Eventually You Run Out of Other People’s Money

In this illuminating story from Monica Ortiz Uribe and the El Paso Times, headlined Texas tax burden is heaviest on El Paso’s poorest residents. Debt increases that burden., Ms. Uribe brings up the City of El Paso’s debt:

El Paso’s debt per capita is the highest among large cities in Texas. Debt per capita is what every resident in El Paso would have to pay in order to wipe out the city’s total debt outstanding (population divided by total debt outstanding). The city owed $1.4 billion in tax-supported debt as of August 2020. To pay that off, every person in El Paso would need to pay $2,071 over the life of the debt.

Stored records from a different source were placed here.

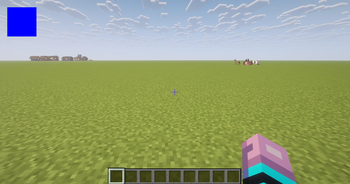 Rectangle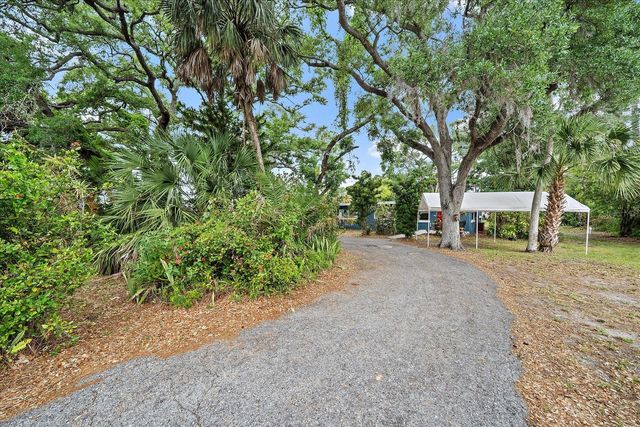 2503 53RD AVENUE W, Bradenton, FL 34207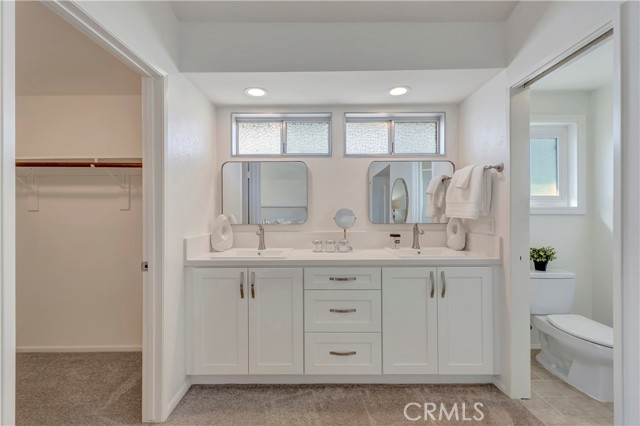 Detail Gallery Image 36 of 63 For 19201 Sherborne Ln, Huntington Beach,  CA 92646 - 4 Beds | 2/1 Baths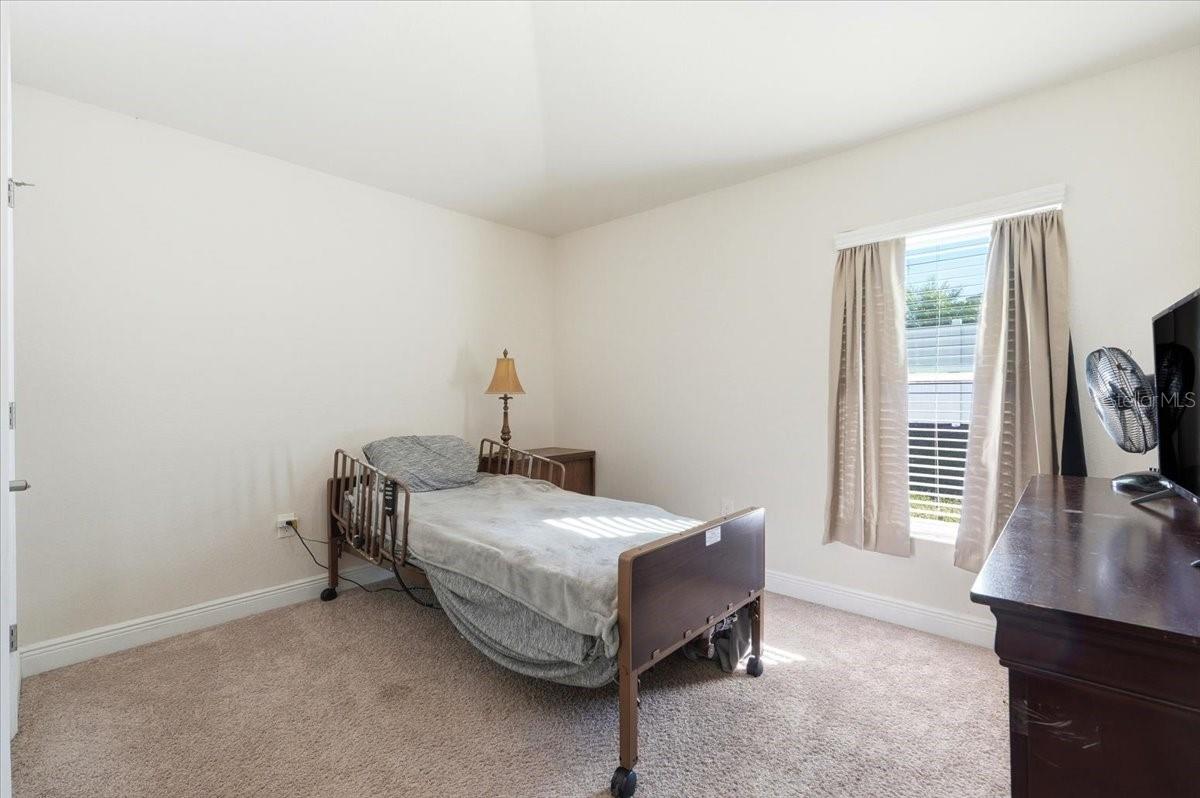 Image 26 of 45 For 1129 Legatto Loop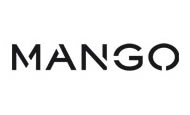 mango-1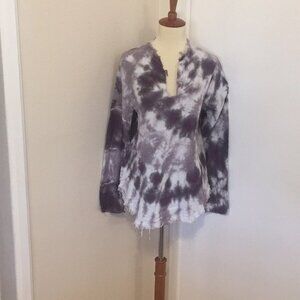 S LOVE TANJANE Long Sleeve Top EE54 3059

I believe that figure doesn’t include interest on the debt, so that’s the number that every person in El Paso would have to pay today to wipe out the debt, not over the life of the debt.

But that only includes tax debt. The City of El Paso has also incurred debt from Revenue Bonds.

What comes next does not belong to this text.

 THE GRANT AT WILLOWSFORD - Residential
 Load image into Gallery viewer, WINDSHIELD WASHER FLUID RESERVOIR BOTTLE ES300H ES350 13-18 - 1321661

You may be surprised to learn that the City has some departments that actually turn a profit. The airport, for instance. The International Bridges. Permits and licensing.

And the Public Service Board.

Debt that the PSB issues isn’t tax debt, but the taxpayers pay it anyway, via their water bills. As of Fiscal Year 2020, the latest year for which data is available from the Texas Bond Review Board’s website, the City of El Paso had run up their (our) debt to $2,232,141,000 in principal, and $975,688,955 in interest, for a total payment of $3,207,829,955.

That may seem like a lot of cheddar to you (it is), but that doesn’t include all the additional debt the City has added since August, 2020. You can probably add another $350 million to the $3.2 BILLION we’ll be paying out over the next 45 years.

Unless, of course, the City decides to issue even more debt.

If past experience is any indicator, it will.

Read the rest of the story at the ElPasoTimes.com, for some insight on the regressive nature of taxes in Texas.

3 comments

  1. “TURN A PROFIT”?? NO. SOME DEPARTMENTS MIGHT HAVE REVENUES MORE THAN OPERATING EXPENSES, BUT IF THE AIRPORT’S OPERATIONS WERE EVALUATED AS A BUSINESS, THEY WOULD BE LOSING MONEY.